The pandemic caused the Philippines' economy to contract to its lowest level since World War II,
with GDP falling by 9.5% in 2020. It's the worst drop since records began in 1947, and it's the
first time the economy has contracted since 1998, when it shrank by 0.5 percent. GDP fell as low
as -16.9 percent when the tightest lock down was implemented in the second quarter of 2020.
Foreign direct investment (FDI) was reduced by 24.6 percent in 2019 as a result of the corona
virus pandemic. For the third year in a row, FDI has declined since its peak in 2017. The
government is relying on foreign investment to boost the economy and hopes to entice foreign
investors to invest in the Philippines through legislative measures such as corporate tax cuts. The
Philippines' national debt increased by 26.7 percent as a result of the COVID-19 crisis, reaching
P9.7 trillion in 2020. This had risen to P10.3 trillion by the end of January 2021, thanks to the
government's decision to take out a new bridge loan from the Bangko Sentral ng Pilipinas (BSP)
to cover its financial obligations, and revenue had fallen by 9% in 2020 due to rising expenses.
Aside from social aspect, political views and occurrence has a negative impact in the
Philippines’ financial market. Markets have made clear their preference for Marcos' main
opponent, incumbent Vice President Leni Robredo—an economics graduate and lawyer with
experience in poverty alleviation, rural development, and housing. The Philippine stock
exchange lost $9.3 billion the day after the vote, and analysts do not expect a rally until Marcos
reveals more detailed plans.
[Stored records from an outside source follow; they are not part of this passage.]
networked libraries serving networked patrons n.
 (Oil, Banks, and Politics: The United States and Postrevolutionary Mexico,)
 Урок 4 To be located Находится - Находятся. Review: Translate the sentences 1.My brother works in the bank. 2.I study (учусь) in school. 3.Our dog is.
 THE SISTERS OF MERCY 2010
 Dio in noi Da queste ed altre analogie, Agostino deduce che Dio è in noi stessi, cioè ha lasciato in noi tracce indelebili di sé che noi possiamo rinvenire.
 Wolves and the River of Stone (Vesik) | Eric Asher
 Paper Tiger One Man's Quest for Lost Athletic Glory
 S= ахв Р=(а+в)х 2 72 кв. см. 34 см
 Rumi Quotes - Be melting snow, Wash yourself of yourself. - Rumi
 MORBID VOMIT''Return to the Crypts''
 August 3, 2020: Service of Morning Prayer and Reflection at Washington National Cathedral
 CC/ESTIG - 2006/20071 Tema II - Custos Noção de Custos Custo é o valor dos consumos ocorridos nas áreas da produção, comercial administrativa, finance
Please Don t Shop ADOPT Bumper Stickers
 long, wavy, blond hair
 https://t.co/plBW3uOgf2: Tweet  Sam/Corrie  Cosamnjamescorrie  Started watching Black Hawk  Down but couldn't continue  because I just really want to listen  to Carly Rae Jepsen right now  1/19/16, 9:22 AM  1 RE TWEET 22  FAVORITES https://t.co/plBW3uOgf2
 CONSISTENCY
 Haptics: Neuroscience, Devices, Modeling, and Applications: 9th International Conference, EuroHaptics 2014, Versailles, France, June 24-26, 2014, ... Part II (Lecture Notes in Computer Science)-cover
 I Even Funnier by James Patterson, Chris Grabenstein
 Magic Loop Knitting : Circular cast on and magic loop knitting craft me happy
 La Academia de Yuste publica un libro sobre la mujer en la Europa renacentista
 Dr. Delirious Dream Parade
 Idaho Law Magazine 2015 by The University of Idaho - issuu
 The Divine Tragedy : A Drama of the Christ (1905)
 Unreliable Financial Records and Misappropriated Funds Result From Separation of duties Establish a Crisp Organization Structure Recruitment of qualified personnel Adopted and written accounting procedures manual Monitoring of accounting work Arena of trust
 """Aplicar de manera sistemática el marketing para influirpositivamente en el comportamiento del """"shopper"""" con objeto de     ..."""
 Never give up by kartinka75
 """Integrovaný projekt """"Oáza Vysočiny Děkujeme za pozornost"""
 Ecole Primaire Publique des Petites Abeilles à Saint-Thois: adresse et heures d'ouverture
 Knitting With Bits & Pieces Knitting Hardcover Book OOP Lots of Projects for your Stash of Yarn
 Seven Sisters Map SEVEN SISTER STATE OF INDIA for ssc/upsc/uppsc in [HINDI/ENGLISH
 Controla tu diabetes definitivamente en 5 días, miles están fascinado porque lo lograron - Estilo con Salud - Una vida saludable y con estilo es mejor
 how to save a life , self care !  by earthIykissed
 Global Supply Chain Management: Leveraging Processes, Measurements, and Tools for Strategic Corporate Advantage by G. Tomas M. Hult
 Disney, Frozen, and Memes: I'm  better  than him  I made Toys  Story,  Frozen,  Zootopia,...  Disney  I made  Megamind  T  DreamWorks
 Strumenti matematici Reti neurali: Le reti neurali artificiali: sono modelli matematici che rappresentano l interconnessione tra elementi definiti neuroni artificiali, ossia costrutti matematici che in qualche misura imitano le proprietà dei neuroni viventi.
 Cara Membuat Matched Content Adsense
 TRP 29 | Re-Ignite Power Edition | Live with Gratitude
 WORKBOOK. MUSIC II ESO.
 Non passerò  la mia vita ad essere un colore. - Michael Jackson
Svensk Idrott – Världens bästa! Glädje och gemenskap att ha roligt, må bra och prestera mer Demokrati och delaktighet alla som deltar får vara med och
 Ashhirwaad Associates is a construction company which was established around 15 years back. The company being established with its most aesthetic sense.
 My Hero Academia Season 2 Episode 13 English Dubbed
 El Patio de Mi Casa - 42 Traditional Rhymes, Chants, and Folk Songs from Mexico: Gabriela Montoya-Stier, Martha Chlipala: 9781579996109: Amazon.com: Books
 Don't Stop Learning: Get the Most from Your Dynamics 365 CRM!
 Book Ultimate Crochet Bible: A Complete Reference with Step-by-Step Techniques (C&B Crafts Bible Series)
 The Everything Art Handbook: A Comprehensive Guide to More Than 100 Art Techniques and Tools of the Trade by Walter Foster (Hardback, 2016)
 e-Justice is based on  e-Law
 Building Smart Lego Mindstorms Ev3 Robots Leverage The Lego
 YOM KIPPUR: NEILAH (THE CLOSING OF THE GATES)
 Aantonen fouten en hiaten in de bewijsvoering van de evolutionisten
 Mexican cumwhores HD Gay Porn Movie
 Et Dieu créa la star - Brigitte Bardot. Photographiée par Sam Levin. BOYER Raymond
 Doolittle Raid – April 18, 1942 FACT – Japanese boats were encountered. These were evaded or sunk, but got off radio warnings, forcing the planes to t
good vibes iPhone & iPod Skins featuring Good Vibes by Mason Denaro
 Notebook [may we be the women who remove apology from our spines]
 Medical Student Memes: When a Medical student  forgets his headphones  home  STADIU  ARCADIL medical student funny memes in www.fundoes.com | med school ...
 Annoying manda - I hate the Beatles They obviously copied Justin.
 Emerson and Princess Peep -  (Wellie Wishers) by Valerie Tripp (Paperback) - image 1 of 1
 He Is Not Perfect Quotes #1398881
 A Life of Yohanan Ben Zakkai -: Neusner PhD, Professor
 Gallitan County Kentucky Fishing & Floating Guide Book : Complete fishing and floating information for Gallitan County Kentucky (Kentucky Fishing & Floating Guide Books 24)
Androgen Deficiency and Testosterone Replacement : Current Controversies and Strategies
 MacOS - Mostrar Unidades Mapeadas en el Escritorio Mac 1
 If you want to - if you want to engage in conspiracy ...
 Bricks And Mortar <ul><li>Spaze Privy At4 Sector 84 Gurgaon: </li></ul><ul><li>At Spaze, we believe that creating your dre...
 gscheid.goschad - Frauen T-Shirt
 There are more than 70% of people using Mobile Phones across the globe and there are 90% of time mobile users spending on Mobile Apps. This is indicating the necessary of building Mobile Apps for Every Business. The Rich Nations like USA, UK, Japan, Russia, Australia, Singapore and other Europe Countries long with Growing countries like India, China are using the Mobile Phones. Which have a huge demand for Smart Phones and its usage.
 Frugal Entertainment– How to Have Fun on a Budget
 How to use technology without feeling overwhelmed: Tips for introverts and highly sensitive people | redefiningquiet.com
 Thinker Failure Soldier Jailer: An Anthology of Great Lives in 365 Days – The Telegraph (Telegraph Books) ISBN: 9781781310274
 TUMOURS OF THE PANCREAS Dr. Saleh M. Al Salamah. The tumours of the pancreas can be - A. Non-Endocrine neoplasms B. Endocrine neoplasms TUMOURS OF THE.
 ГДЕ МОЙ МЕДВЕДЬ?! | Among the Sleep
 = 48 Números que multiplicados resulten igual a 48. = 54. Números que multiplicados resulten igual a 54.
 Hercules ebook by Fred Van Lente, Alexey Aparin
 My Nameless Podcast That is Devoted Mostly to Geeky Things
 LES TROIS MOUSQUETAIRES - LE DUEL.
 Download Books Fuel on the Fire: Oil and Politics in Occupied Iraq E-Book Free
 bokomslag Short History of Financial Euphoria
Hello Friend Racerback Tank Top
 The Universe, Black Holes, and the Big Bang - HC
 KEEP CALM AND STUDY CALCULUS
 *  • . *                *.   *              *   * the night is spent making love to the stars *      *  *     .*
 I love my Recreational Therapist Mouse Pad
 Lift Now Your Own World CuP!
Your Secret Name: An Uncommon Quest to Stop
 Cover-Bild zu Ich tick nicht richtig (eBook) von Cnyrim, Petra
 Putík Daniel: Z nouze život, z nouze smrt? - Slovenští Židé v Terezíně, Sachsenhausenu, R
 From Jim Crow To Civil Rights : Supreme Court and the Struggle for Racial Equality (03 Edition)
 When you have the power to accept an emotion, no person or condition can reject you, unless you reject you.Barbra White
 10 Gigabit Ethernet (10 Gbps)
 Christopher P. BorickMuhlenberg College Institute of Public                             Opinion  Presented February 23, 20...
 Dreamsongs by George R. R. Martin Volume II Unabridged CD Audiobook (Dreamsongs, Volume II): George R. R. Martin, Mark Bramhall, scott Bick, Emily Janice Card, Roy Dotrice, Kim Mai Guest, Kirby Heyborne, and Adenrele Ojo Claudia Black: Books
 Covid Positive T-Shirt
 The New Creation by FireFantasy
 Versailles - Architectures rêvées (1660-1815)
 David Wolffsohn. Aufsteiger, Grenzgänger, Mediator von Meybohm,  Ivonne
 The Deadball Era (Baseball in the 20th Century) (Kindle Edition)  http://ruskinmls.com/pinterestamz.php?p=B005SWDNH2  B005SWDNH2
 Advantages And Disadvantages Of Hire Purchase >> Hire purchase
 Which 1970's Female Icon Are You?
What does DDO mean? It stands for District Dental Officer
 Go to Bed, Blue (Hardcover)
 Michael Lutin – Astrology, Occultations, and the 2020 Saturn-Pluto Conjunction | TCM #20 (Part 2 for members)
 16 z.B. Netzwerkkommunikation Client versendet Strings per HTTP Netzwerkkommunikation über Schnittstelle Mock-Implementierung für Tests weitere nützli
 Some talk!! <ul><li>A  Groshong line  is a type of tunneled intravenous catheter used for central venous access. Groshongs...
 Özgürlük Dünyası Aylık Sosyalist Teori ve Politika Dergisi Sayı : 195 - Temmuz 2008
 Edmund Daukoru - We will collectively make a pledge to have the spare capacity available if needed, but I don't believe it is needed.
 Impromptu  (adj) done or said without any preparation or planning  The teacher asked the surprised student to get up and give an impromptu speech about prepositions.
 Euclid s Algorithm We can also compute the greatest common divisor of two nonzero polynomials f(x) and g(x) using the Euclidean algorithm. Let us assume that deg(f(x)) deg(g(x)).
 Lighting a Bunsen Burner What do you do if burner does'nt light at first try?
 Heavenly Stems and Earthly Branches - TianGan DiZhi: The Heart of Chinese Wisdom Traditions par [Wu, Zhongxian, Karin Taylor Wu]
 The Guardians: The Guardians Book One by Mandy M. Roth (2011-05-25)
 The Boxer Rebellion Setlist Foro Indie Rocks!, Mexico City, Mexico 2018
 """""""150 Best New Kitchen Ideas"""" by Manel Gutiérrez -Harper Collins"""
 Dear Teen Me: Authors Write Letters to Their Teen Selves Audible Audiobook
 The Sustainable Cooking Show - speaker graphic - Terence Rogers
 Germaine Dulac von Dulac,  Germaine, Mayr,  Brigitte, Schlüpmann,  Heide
On the 6th of May 2022, the Philippine Stock Exchange Index fell
1.6 percent to 6,759.90 ahead of election day. The index has dropped more than 5% this year,
making it one of Southeast Asia's worst performers amid concerns about rising inflation, a
slower-than-expected economic recovery, and rising geopolitical risks. According to
Punungbayan J.C. (2022), Marcos frequently brings up many of his father's programs in the
hopes of stealing people's emotions and eliciting some false nostalgia about his father's legacy.
In conclusion, the Philippine financial market amidst different socio-political occurrence
is challenged in a way that this country loses hope to stand again, independently, without debts
and increased taxes for Filipinos. As pandemic, COVID 19 arises, it was clearly shown that the
Philippine economy had been affected largely by trying to allocate budgets during this time.
Unfortunately, due to gaps of investments and transparent allocation of budget, the Philippine
economy falls down as the debts rises. It’s not just mainly because of the pandemic, but rather
the secrecy of SALN from the previous and present administration. One of Vice President Leni
Robredo’s platform in her presidential candidacy was about transparency of SALNs from every
branch and sector of the government, which is favorable for the economy and for the people,
however, due to the landslide votes for Ferdinand Marcos Jr., which is still unofficial, it will not
happen soon in the Philippines. Numerous foreign investors claimed that once Marcos Jr. is
elected as the 17th President of the Philippines, they will drop all their investments and
companies in the Philippines due to the corrupt and inhumane corruption and history of former
president Ferdinand Marcos Sr. These all claims that the financial market of the Philippines is on
a delicate situation from the previous administration, then pandemic happen, and now the
possible elected son of dictator as the president of the Philippines.